Schwäbische Zeitung (Friedrichshafen)
Helden der Arena
Eine Ausstellung in Konstanz zeigt die raue Welt der Gladiatoren
- Vor dem tödlichen Duell gibt’s für die harten Kerle Bohnen, frisches Gemüse – und Gerstenschleim. Gladiatoren lebten zwangsweise meist als Vegetarier: Fleisch war knapp und teuer. Eine neue Ausstellung im Archäologischen Landesmuseum in Konstanz beschäftigt sich mit dieser Kampfkultur im Römischen Reich. Brot und Spiele: Ähnlichkeiten mit der Fußballbundesliga sind nicht auszuschließen.

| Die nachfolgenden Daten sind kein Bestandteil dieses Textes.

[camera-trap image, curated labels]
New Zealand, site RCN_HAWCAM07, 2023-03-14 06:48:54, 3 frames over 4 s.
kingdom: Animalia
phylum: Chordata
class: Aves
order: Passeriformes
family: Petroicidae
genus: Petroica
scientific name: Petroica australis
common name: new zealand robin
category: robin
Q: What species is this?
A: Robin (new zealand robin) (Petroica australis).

„Helden des Kolosseums“heißt die Ausstellung im Untertitel und blendet zurück in die 500-jährige Gladiatoren-Aera des Römischen Reichs. Mit inszenierten Kampfplätzen und Modellen von Arenen, lebensgroßen Gladiatoren in originalgetreuer Kampfmontur und interaktiven Medienstationen vermittelt die neue Sonderausstellung ein umfassendes, aber differenziertes Bild vom Leben und Sterben der Gladiatoren.
Meist sind es verurteilte Straftäter, denen zwei Wege bevorstehen: Werden sie „ad gladium“verurteilt, geht es untrainiert in den Staub der Arena (und in den sicheren Tod), lautet der Richterspruch „ad ludum“, zur Schule, dürfen sie eine spezielle Gladiatorenausbildung absolvieren, was eine etwas höhere Überlebenschance gewährt. Nach drei Jahren sind sie frei. Und was früher dem SchalkeKicker nach der Karriere der Tabakkiosk und heutigen Ex-Spielern der Trainerjob ist, ist für die damaligen Überlebenden der Ausbilderberuf in der ruhmreichen römischen Armee.

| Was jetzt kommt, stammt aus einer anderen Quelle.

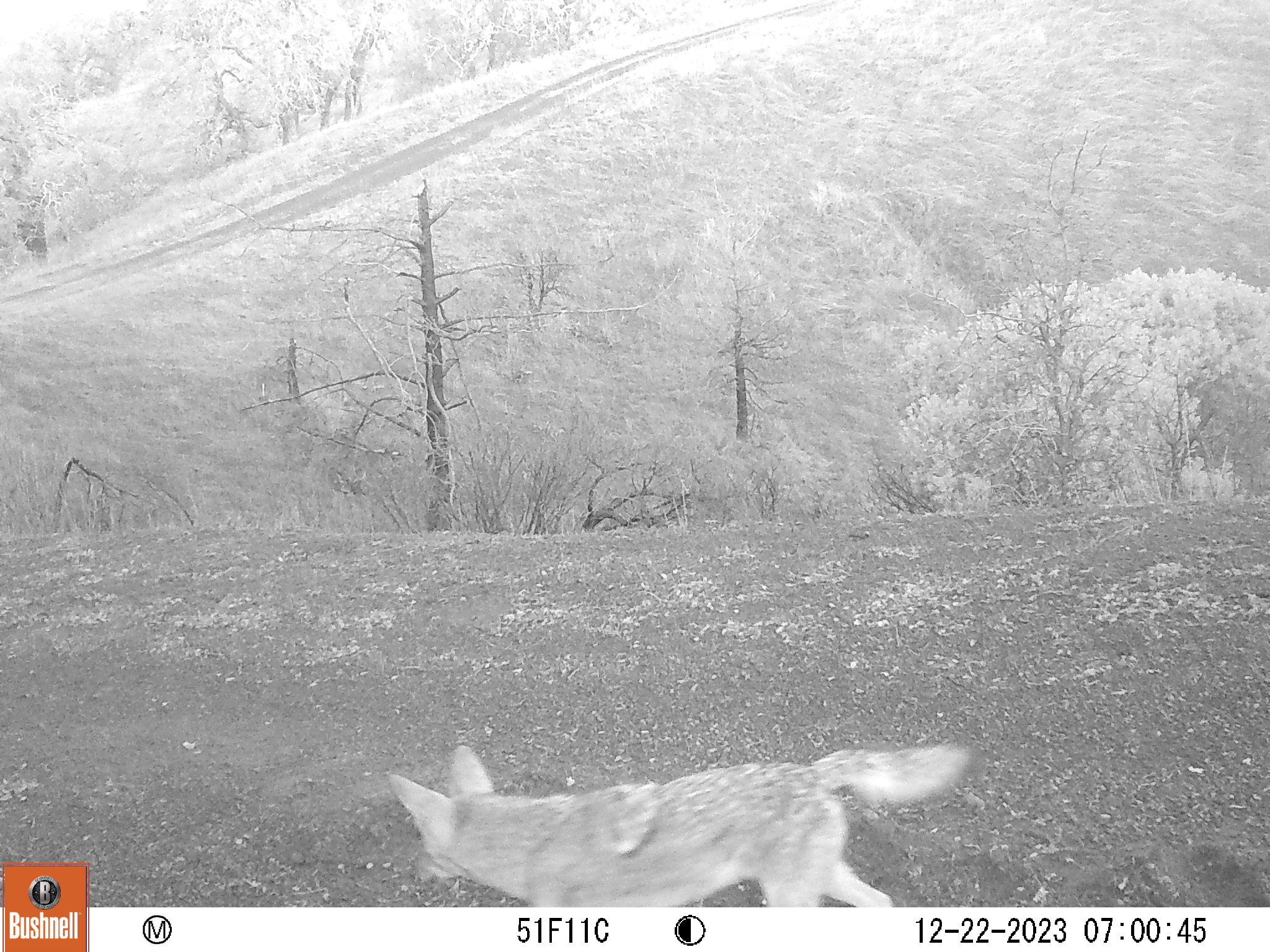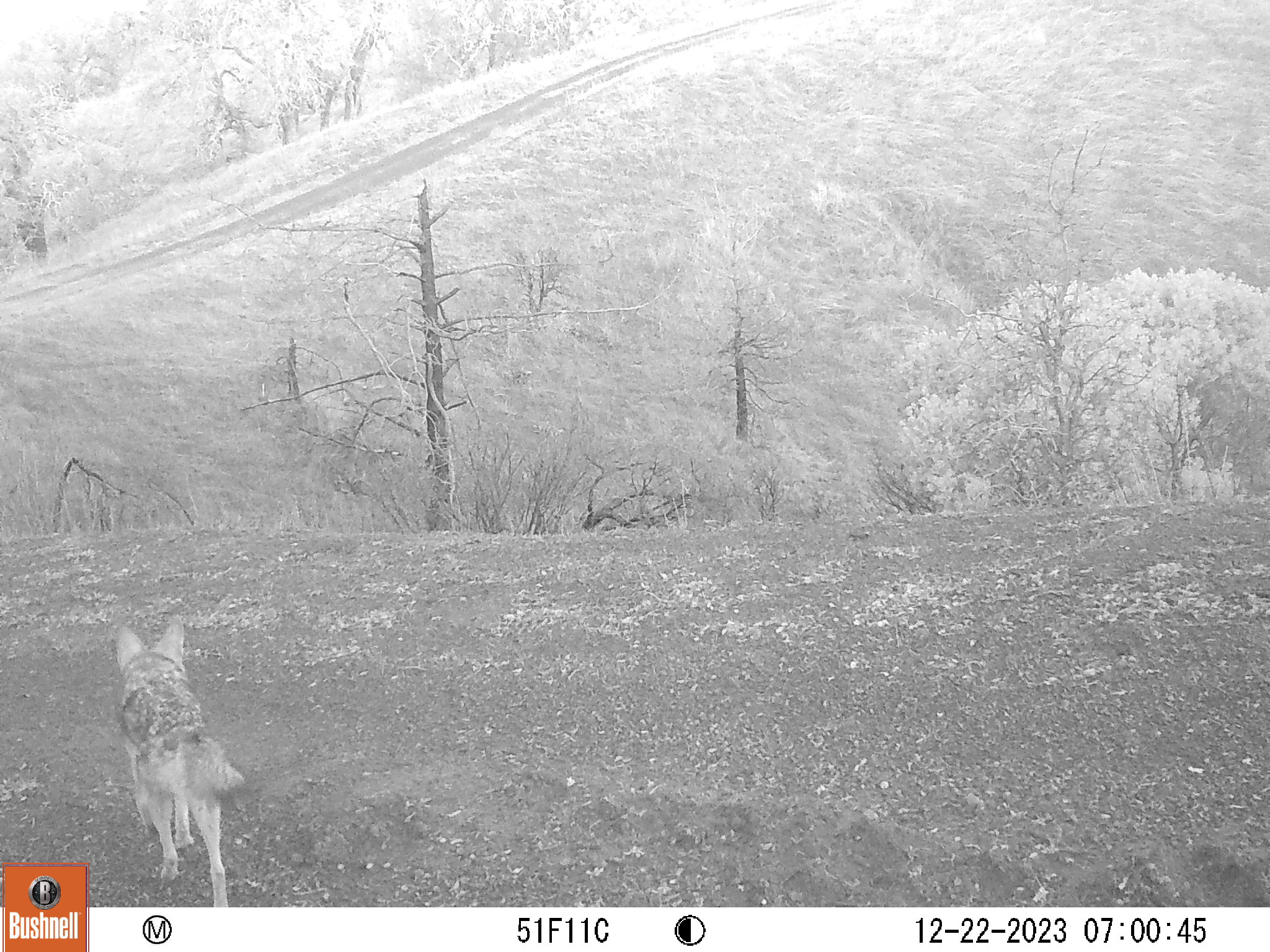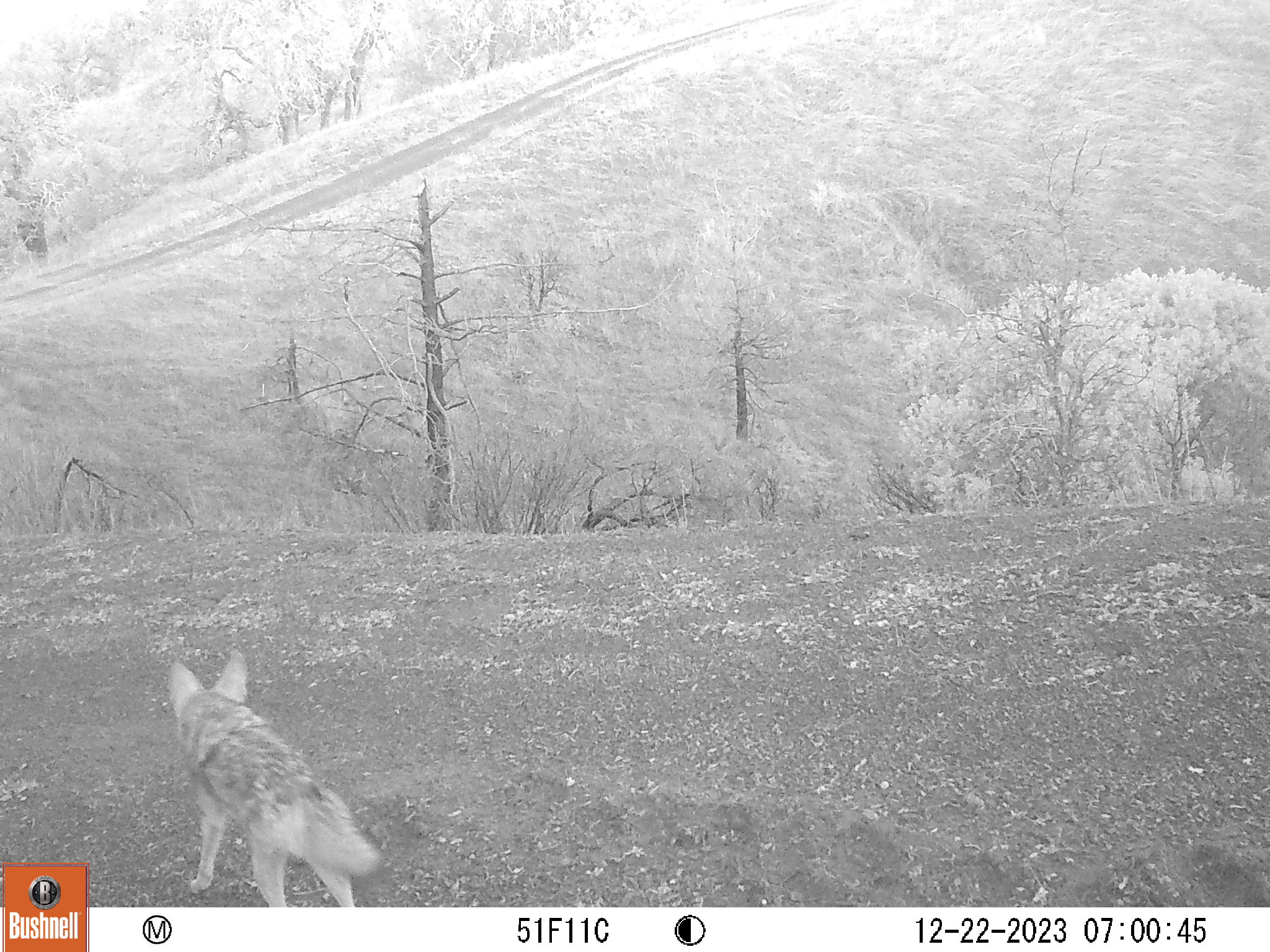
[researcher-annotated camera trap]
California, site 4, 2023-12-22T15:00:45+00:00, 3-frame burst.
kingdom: Animalia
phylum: Chordata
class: Mammalia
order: Carnivora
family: Canidae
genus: Canis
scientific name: Canis latrans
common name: coyote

Das Leben als Kämpfer ist entbehrungsreich. Die Ernährung karg; wenn es mal etwas gibt, wird geschlungen – Muskelmasse und Fettschichten gelten als Schutzpolster. Um die grüne Kost zu boostern, schluckt der Gladiator Energydrinks aus Pflanzen- und Knochenasche. Immerhin: Untersuchungen
von Skeletten aus der damaligen Zeit weisen kaum Spuren von Mangel- oder gar Unterernährung auf – dafür manchmal Narben von Waffenhieben. Der rituelle Todesstoß iugulatio, der Stich in die Kehle, hinterlässt Spuren an den Halswirbeln.

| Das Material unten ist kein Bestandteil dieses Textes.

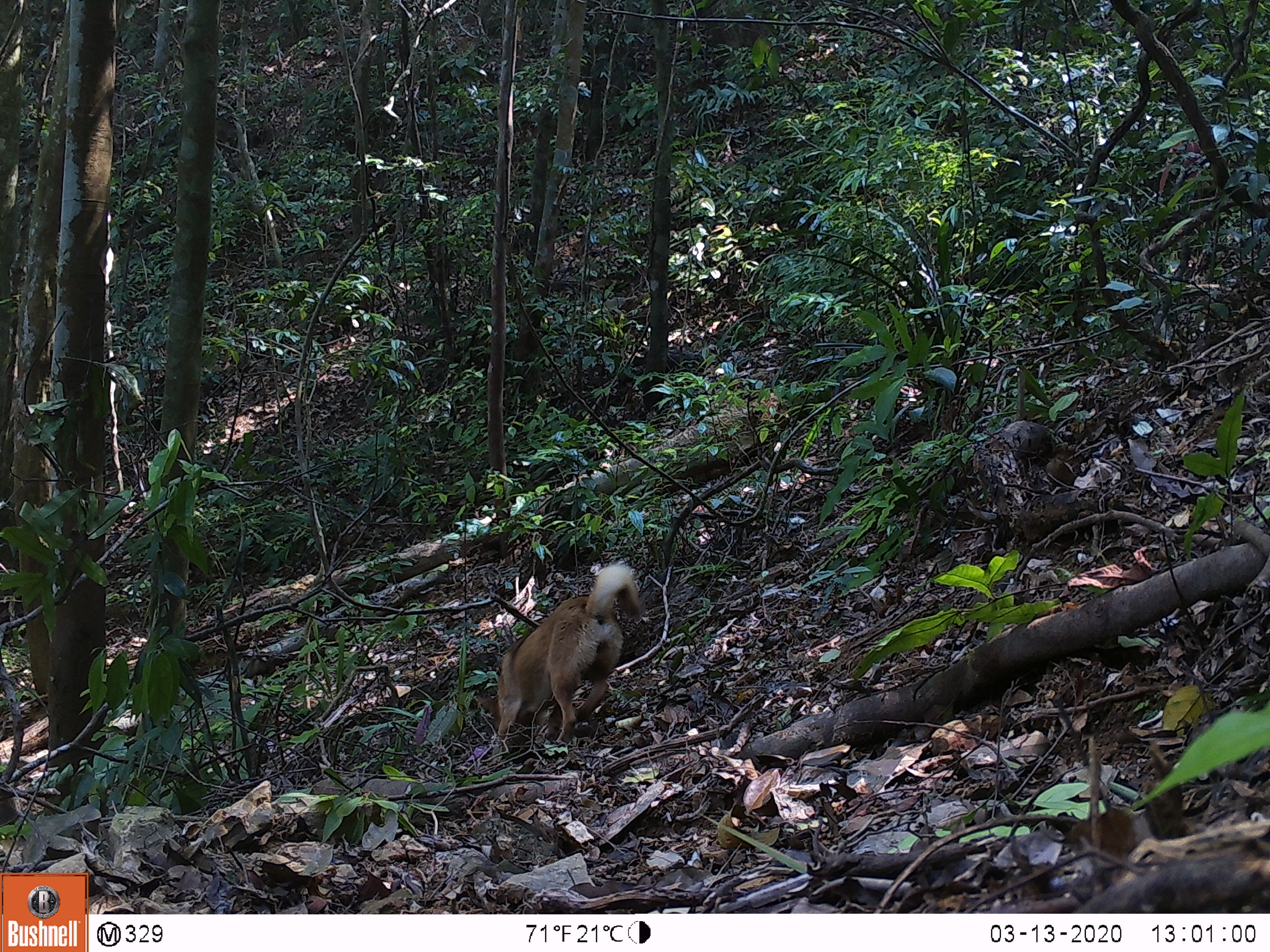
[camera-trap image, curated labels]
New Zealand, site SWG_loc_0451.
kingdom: Animalia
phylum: Chordata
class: Mammalia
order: Carnivora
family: Canidae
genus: Canis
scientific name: Canis familiaris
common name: domestic dog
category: dog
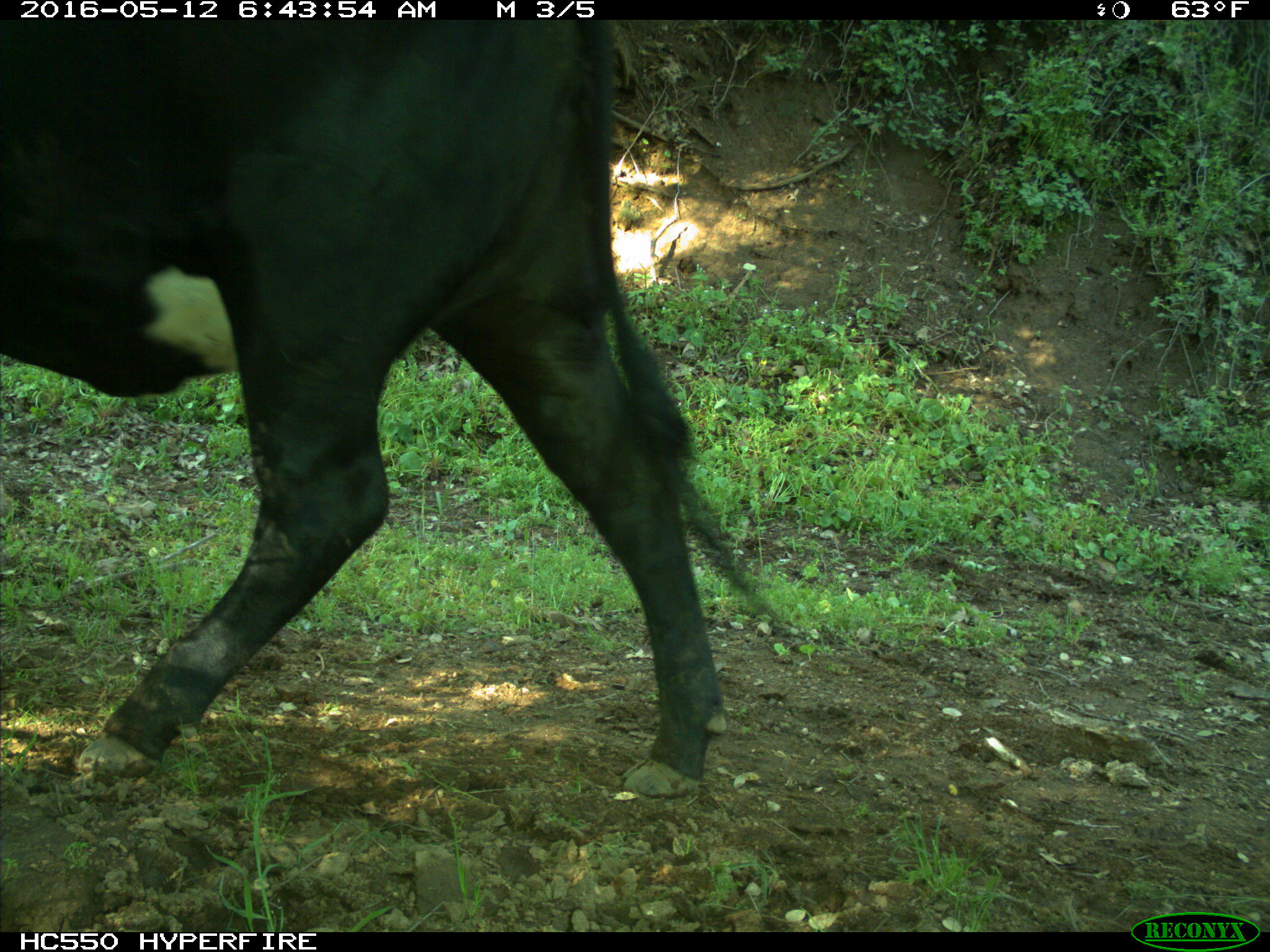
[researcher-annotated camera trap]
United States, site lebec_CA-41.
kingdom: Animalia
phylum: Chordata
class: Mammalia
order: Artiodactyla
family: Bovidae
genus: Bos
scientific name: Bos taurus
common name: domestic cow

Die „Todgeweihten“sind ein wichtiger Bestandteil der antiken Unterhaltungsindustrie. Im Mittelpunkt stehen berühmte Stars, die mit dem Kurzschwert „Gladius“– daher der Name – oder anderen Waffen in die Arenen treten; es gibt Souvenirs und eine Fankultur, dem heutigen Sport nicht unähnlich. Originale Fundstücke, wissenschaftliche Rekonstruktionen und interaktive Medienstationen erzählen nicht nur die Geschichte des Kolosseums in der Hauptstadt, sondern lassen das Leben der Gladiatoren aufleben – nicht nur rund ums Mittelmeer, sondern auch nördlich der Alpen, etwa in Trier oder Xanten. Solche Arenen fassen bis zu 50.000 Zuschauer,
die streng getrennt nach Geschlechtern und Klassen sitzen – ja, auch damals gab es VIP-Bereiche.
Die blutigen Spiele haben zuerst religiösen Charakter und nehmen ihren Anfang im Rahmen von Trauerfeiern wohlhabender Familien. Aus dem Jahr 264 v. Chr. ist der erste Gladiatorenkampf zu Ehren eines verstorbenen Politikers schriftlich überliefert. Gladiatorenkämpfe entwickeln sich im Laufe der Zeit zur Massenunterhaltung und einem wichtigen politischen Instrument. Die Zeiten sind insgesamt gewalttätig: Hinrichtungen finden öffentlich statt, die Kämpfe in der Arena sind zwar klaren Regeln unterworfen, enden aber nicht selten mit dem Tod der Sportler. Medizinische Bestecke zeugen von einer guten Behandlung verletzter Kämpfer, lassen aber eher gruseln. Schöner anzusehen sind da Originalfunde wie drei Mosaike von Gladiatorenszenen aus Augusta Raurica, dem heutigen Augst in der Schweiz.
Am Ende schlägt die Ausstellung einen Bogen in die Gegenwart, mit Hinweisen auf Gladiatoren-Darstellungen in der Malerei, in der Popkultur und in Filmen: „Spartacus“, „Quo Vadis?“oder natürlich „Gladiator“mit Russell Crowe und Joaquin Phoenix. Oder ein Plakat mit der jungen Britney Spears als Gladiatorin mit SilberBH, Schild und Schwert – auf einem Werbeplakat für eine Cola.